Tüm hikayem bitmişti. Sana anlatacaklarım. Hayatımda insanların görmediği, zihnimin bana oynadığı oyunların hepsini anlatmıştım sana. odamda, evimde yeryüzünde bulunan her şeyin hep insan gibi bana anlattıklarını, beynimde geçmek bilmeyen yüzlerce vızıltıyı, sakinliği dinginliği ve sessizliği özlediğimi anlatmıştım sana, ikna bile etmiştim belki. ve son gece, uykumdan uyandığımda senin belki defalarca yaşadığın.
Kolumun üzerine yatmıştım elbet. Uyandığımda kolum balkonumuzun kapısına kadar uzamıştı. Parmaklarım kalemlerimden bile uzundu. hissizdim.
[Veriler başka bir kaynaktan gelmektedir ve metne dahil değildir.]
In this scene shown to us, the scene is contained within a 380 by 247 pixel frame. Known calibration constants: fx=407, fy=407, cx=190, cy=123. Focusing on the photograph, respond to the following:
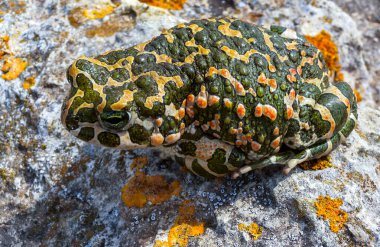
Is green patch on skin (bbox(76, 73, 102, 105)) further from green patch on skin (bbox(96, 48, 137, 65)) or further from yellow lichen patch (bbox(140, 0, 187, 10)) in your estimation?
yellow lichen patch (bbox(140, 0, 187, 10))

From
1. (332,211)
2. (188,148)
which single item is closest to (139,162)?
(188,148)

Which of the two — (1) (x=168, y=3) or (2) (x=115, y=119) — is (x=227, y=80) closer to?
(2) (x=115, y=119)

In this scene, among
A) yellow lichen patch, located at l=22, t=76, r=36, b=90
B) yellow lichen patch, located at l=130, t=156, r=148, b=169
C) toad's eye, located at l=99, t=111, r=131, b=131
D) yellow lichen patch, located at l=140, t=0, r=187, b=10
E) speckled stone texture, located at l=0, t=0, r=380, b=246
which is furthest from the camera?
yellow lichen patch, located at l=140, t=0, r=187, b=10

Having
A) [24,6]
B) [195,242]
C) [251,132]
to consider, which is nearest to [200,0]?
[24,6]

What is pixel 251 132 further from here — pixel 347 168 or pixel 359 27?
pixel 359 27

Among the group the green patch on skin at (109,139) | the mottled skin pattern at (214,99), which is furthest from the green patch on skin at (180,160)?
the green patch on skin at (109,139)

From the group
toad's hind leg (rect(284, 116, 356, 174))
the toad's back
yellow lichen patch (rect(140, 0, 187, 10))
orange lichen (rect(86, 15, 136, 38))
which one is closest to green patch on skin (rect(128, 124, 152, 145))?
the toad's back

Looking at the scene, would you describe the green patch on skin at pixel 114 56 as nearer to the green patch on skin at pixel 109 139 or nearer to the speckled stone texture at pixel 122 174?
the green patch on skin at pixel 109 139

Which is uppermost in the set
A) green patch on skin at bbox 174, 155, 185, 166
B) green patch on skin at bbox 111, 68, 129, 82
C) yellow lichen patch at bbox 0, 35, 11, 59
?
green patch on skin at bbox 111, 68, 129, 82
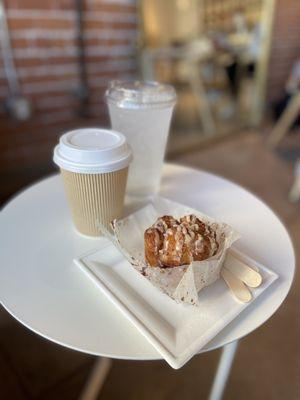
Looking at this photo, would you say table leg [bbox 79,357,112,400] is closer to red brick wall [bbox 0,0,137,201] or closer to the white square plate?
the white square plate

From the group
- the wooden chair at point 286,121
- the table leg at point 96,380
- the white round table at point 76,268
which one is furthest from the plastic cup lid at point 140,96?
the wooden chair at point 286,121

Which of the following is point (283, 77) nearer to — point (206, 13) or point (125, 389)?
point (206, 13)

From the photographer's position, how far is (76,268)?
487 mm

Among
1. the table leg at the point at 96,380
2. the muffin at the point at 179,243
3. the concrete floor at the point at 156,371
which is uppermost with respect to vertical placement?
the muffin at the point at 179,243

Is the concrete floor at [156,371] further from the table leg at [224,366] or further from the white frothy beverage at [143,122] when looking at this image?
the white frothy beverage at [143,122]

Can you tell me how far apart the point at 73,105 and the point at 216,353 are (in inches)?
48.6

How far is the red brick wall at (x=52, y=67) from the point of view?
1.37m

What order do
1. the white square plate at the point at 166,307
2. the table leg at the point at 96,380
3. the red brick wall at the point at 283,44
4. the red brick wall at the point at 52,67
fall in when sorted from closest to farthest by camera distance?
the white square plate at the point at 166,307 → the table leg at the point at 96,380 → the red brick wall at the point at 52,67 → the red brick wall at the point at 283,44

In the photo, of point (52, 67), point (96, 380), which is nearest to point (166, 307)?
point (96, 380)

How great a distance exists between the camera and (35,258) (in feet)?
1.65

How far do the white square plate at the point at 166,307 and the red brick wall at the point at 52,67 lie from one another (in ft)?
3.72

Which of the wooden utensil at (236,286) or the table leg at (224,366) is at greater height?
the wooden utensil at (236,286)

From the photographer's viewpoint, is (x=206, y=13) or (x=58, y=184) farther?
(x=206, y=13)

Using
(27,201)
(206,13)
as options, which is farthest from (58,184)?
(206,13)
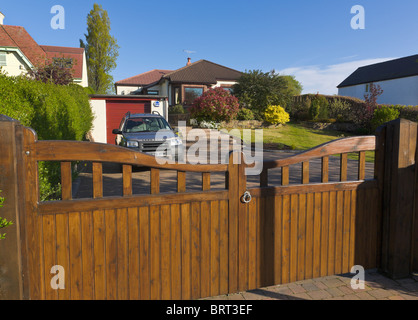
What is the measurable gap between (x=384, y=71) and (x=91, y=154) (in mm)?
48203

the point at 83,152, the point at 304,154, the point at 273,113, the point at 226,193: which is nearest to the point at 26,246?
the point at 83,152

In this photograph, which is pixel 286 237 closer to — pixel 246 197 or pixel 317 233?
pixel 317 233

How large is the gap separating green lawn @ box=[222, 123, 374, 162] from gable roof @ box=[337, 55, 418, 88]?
22.3 metres

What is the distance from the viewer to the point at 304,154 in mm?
3375

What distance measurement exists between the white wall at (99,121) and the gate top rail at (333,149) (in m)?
17.9

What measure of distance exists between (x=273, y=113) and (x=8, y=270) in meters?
21.9

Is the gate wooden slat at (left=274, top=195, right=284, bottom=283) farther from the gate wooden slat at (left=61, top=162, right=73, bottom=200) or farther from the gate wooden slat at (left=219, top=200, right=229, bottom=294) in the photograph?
the gate wooden slat at (left=61, top=162, right=73, bottom=200)

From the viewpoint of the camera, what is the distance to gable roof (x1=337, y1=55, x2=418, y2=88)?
37969 mm

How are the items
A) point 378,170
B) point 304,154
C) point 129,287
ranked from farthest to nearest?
1. point 378,170
2. point 304,154
3. point 129,287

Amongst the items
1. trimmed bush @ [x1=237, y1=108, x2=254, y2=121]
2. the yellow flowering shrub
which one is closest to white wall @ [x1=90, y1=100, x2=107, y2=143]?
trimmed bush @ [x1=237, y1=108, x2=254, y2=121]

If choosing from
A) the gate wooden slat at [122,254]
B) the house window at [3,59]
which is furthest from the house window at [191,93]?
the gate wooden slat at [122,254]

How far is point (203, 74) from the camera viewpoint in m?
33.2

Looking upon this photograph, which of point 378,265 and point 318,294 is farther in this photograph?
point 378,265

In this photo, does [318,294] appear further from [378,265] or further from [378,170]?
[378,170]
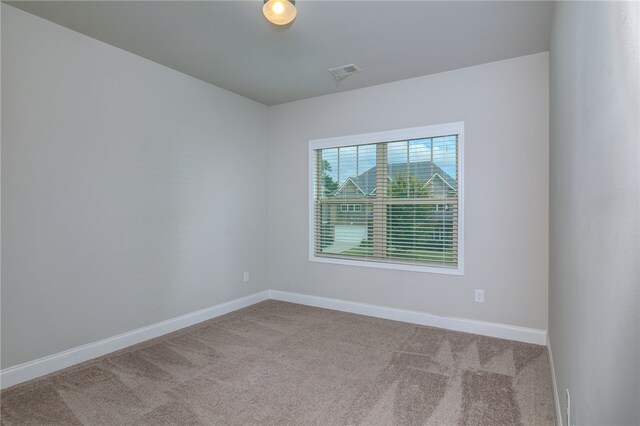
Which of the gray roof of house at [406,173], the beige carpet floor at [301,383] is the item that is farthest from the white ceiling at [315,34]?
the beige carpet floor at [301,383]

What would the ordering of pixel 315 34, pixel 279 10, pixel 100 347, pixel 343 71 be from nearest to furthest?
pixel 279 10, pixel 315 34, pixel 100 347, pixel 343 71

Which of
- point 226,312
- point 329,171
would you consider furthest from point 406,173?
point 226,312

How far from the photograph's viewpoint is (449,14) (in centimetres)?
254

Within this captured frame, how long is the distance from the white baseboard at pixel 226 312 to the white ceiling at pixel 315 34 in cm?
261

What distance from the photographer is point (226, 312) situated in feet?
13.5

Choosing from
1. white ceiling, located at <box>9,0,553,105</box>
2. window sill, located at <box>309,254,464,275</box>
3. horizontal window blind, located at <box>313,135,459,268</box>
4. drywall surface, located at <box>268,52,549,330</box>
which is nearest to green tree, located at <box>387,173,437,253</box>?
horizontal window blind, located at <box>313,135,459,268</box>

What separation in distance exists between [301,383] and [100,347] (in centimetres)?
183

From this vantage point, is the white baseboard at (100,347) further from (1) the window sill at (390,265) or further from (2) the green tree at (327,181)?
(2) the green tree at (327,181)

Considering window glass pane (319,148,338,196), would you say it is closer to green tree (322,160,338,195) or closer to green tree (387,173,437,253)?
green tree (322,160,338,195)

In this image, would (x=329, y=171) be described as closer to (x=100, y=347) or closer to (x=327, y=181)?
(x=327, y=181)

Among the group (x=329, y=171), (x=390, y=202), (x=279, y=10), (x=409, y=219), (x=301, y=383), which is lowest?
(x=301, y=383)

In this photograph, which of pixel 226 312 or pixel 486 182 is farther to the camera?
pixel 226 312

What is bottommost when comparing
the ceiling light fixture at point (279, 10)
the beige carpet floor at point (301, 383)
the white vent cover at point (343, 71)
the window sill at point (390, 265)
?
the beige carpet floor at point (301, 383)

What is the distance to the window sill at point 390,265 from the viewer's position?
356 centimetres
Sabah uyanana kadar ölüydüm; ölü kol, ölü el, ölü parmak, ölü balkon kapısı, ölü beyin, ölü düş.
Ve bu dedim, her şeyin hazır olduğu anlamına gelir.
Ölüm için her şey hazır.
O gün sana evde kalman için yalvarırken, sana en sevdiğin yemekleri pişirirken, sana son kez dokunurken, sana kendimi son kez bırakırken sevdiğim.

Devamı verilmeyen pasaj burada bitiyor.